Le salaire de base d'un salarié de Foxconn est passé de 900 yuans (97 euros) en mai 2010 à 2 000 yuans (217 euros) aujourd'hui. Les associations de protection des droits des travailleurs chinois considèrent cependant que cette amélioration ne règle pas le malaise que causent chez certains migrants, éloignés de leurs familles, l'accomplissement répétitif de tâches abrutissantes sans être autorisés à parler, et la vie dans la cité-usine.
Foxconn a aussi réagi à la hausse de ses coûts en délocalisant une partie de sa production vers le centre de la Chine, dans les provinces du Henan et du Sichuan, où le salaire minimal est plus bas d'un tiers environ à celui imposé dans les régions côtières plus développées.
" Un phénomène nouveau "
L'automatisation est une seconde alternative. " Les entreprises espèrent rogner leurs coûts de main-d'oeuvre en augmentation et c'est une opportunité pour améliorer leur productivité ", explique le professeur Yin Xingmin, spécialiste de l'organisation industrielle à l'université de Fudan, à Shanghaï. Il ajoute : " C'est un phénomène nouveau, la Chine sera un peu moins un pays de travail non qualifié au cours des prochaines années et elle gagnera en compétitivité. "

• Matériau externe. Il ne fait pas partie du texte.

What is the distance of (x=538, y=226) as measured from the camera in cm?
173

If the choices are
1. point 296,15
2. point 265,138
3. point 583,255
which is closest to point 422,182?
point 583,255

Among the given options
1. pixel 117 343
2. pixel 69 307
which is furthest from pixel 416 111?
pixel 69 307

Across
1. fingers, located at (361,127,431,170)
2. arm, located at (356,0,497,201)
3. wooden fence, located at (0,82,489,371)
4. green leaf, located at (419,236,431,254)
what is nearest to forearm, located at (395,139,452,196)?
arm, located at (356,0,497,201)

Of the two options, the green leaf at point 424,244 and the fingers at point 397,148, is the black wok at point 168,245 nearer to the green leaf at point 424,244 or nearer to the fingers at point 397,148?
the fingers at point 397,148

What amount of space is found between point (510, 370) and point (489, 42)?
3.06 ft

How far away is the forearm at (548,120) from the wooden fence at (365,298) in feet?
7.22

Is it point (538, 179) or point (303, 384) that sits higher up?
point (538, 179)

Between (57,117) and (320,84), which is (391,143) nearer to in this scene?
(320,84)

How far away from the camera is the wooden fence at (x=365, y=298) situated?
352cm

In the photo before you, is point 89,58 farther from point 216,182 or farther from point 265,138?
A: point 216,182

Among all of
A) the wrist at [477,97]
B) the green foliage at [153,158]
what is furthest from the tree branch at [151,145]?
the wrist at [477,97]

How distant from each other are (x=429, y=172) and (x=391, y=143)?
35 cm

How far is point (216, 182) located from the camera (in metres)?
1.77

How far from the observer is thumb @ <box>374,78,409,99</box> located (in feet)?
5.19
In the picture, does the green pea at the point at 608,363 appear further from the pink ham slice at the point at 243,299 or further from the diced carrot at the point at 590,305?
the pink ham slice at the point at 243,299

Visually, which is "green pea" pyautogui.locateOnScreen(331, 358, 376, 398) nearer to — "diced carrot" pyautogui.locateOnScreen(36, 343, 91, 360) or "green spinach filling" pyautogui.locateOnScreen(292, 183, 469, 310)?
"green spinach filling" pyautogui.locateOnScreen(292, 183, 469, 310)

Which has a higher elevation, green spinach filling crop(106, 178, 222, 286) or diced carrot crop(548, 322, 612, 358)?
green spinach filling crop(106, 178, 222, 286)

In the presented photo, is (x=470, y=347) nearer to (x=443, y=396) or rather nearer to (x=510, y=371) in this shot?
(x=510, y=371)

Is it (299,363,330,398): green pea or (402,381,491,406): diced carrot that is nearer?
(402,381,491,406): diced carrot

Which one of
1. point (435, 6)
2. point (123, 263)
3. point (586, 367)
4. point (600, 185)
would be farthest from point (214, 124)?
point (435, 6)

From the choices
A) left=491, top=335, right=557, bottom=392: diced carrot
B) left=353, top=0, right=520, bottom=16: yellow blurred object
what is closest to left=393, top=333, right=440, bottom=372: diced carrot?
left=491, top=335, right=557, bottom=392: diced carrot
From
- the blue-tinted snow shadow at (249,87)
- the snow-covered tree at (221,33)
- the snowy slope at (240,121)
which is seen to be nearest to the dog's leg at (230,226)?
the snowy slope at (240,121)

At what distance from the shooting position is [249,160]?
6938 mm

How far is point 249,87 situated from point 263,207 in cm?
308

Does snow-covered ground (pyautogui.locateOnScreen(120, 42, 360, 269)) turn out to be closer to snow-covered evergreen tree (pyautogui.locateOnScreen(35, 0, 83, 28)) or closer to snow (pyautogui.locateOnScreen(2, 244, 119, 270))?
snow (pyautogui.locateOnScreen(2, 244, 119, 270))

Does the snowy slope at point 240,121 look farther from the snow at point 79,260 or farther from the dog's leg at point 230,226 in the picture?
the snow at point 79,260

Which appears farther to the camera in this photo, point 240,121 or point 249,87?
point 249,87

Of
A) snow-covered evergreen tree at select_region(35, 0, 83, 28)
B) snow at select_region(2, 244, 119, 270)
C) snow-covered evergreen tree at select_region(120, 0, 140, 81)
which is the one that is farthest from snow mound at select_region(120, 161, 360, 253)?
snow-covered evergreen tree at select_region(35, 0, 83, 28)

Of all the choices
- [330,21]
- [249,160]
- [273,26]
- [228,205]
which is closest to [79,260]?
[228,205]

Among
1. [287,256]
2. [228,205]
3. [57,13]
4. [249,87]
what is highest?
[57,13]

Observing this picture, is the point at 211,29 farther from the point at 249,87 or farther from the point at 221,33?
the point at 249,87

Toutefois, Liu Kaiming, directeur de l'Institut d'observation contemporaine à Shenzhen, doute que les machines remplacent rapidement l'ouvrier migrant corvéable : " Même en doublant les salaires, il faudrait dix années de paye d'un homme pour couvrir le coût d'une machine du type de celles que Foxconn achète. Donc, même si ces entreprises peinent à recruter des ouvriers, il est peu probable qu'elles changent leurs modèles de production. "
Geoffrey Crothall, de China Labour Bulletin, rappelle lui aussi que la région du delta de la rivière des Perles, poumon industriel chinois où M. Gou a fait son discours, vit toujours sur la main-d'oeuvre à bas coût. Pour le porte-parole de cette association de défense des travailleurs chinois installée à Hongkong, l'élimination des tâches humaines les plus abrutissantes sur les chaînes de production de Foxconn n'est pas une mauvaise chose. A condition qu'elle ne se fasse pas aux dépens des ouvriers. Or, lorsqu'il s'est exprimé devant ses employés pour annoncer son nouvel investissement, s'interroge M. Crothall, " Terry Gou n'a pas précisé s'il compte les replacer ailleurs, les former ou simplement les licencier, et, dans ce cas, combien de postes seront supprimés ".